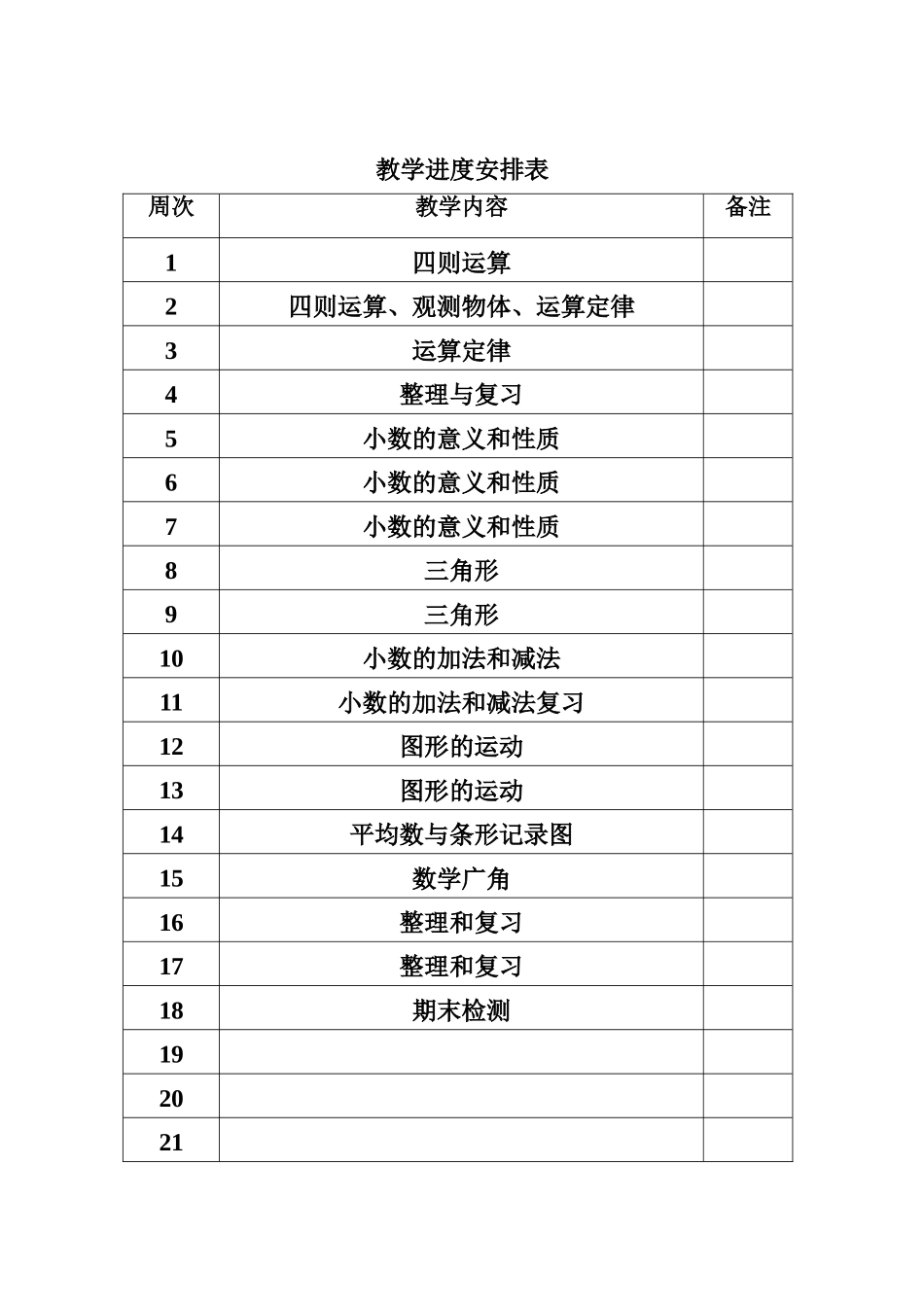 教学进度安排表

| 周次 | 教学内容 | 备注 |
|---|---|---|
| 1 | 四则运算 | |
| 2 | 四则运算、观测物体、运算定律 | |
| 3 | 运算定律 | |
| 4 | 整理与复习 | |
| 5 | 小数的意义和性质 | |
| 6 | 小数的意义和性质 | |
| 7 | 小数的意义和性质 | |
| 8 | 三角形 | |
| 9 | 三角形 | |
| 10 | 小数的加法和减法 | |
| 11 | 小数的加法和减法复习 | |
| 12 | 图形的运动 | |
| 13 | 图形的运动 | |
| 14 | 平均数与条形记录图 | |
| 15 | 数学广角 | |
| 16 | 整理和复习 | |
| 17 | 整理和复习 | |
| 18 | 期末检测 | |
| 19 | | |
| 20 | | |
| 21 | | |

● Your objective:
Everything from the line containing "4 | 整理与复习 | |" through the end of the entries above should be retyped exactly, and nothing else.

● Reply to the exercise:
| 4 | 整理与复习 | |
| 5 | 小数的意义和性质 | |
| 6 | 小数的意义和性质 | |
| 7 | 小数的意义和性质 | |
| 8 | 三角形 | |
| 9 | 三角形 | |
| 10 | 小数的加法和减法 | |
| 11 | 小数的加法和减法复习 | |
| 12 | 图形的运动 | |
| 13 | 图形的运动 | |
| 14 | 平均数与条形记录图 | |
| 15 | 数学广角 | |
| 16 | 整理和复习 | |
| 17 | 整理和复习 | |
| 18 | 期末检测 | |
| 19 | | |
| 20 | | |
| 21 | | |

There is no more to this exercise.